Çamaşır suyu ve alkolün birlikte kullanılması sonucu hidroklorik asit ortaya çıkmaktadır. Bu ise sinir sistemi, akciğer, böbrek, karaciğer, gözler ve ciltte hasara neden olabilmektedir. Cam temizleyicileri, tuvalet temizleyicileri ve bulaşık makinesi deterjanlarının çamaşır suyu ile kombinasyonu halinde klor gazı üretilmekte olup bu ciddi zararlara sebebiyet vermektedir.
Karbonat ve sirke karışımı çözeltiyi yararsız hale getirecek ve ani patlamalara neden olabilecek niteliktedir. Farklı markaların deterjanları karıştırıldığında ise tehlikeli bir kimyasal reaksiyon gerçekleşebilmektedir. Sirkenin, çamaşır suyunun pH’ını düşürerek onu daha iyi bir dezenfektan haline getirdiği doğrudur ancak ölümlere neden olabileceği de göz ardı edilmemelidir.
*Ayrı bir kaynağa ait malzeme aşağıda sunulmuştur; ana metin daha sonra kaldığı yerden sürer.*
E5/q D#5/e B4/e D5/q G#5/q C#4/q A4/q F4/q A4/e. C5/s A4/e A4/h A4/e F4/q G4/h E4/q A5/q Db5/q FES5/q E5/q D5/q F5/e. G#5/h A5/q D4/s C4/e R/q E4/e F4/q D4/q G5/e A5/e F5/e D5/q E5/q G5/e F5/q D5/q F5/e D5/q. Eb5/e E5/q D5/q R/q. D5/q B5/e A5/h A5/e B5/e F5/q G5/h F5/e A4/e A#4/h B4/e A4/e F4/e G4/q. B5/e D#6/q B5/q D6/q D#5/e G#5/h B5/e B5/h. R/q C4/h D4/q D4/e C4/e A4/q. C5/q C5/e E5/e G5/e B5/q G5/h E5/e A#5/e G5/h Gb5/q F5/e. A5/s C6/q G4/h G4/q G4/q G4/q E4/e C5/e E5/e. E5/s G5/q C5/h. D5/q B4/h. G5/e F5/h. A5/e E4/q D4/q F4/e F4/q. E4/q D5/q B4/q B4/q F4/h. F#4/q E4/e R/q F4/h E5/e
Tüm bu etkilerden korunabilmek için herhangi bir kimyasal ürünü kullanmadan önce mutlaka etiketi okunmalıdır. Ürünün doğru kullanımı ve taşıdığı tehlikeler öğrenilmelidir. Makinede kullanmaya uygun olan deterjanlar elde yıkamada kullanılmamalıdır. Gereğinden fazla temizlik malzemesi tüketilmemelidir. Kuvvetli alkali ve kuvvetli asidik maddeleri kullanırken beraberinde mutlaka eldiven ve maske de kullanılmalıdır. Çünkü bu maddeler yakıcı, yanıcı ve tahriş edici özellik taşımaktadır.
Temizlik maddesi daima temiz suya konulmalıdır. Birçok kişinin elinin değdiği yüzeyler önce mümkünse sıcak su ile temizlenmelidir. Çünkü mikroplar sıcak su ile ortamdan daha kolay uzaklaştırılmaktadır. Daha sonra ise bir dezenfektan yardımı ile temizleme işlemi tamamlanmadır.
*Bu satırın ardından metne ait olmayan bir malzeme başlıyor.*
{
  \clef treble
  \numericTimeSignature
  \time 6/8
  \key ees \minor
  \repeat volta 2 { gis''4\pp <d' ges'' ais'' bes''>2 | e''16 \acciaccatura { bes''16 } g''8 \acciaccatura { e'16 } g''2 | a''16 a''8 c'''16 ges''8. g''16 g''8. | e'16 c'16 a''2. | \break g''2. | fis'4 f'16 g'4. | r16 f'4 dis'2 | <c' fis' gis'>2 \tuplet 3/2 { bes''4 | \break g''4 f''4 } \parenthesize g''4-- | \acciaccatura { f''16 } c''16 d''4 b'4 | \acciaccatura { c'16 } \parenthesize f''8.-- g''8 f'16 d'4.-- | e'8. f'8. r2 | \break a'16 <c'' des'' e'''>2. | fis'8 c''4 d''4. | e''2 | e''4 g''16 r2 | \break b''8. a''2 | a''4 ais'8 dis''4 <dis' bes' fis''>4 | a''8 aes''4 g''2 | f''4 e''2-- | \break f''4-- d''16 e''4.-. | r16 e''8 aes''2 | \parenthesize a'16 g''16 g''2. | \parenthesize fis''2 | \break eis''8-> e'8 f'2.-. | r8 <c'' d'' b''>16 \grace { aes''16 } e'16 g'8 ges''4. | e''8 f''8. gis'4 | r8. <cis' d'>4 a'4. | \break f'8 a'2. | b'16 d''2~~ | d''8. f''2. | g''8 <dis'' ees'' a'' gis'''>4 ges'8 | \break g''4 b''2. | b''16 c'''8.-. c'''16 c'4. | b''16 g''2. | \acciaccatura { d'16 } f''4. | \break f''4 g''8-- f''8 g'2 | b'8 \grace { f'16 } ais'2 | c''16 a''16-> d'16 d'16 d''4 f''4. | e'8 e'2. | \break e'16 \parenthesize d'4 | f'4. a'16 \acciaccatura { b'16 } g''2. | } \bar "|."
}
Temizlik malzemeleri önerilen yerler haricinde kullanılmamalıdır. Silinen döşemeler en sonunda kuru bir bezle kurulanmalıdır. Bütün bu kurallar dikkate alındığında temizlik maddeleri hayatımızı tehdit edici bir unsur olmaktan çıkarak hayatımızı kolaylaştıran ürünler olarak kullanılabilecektir.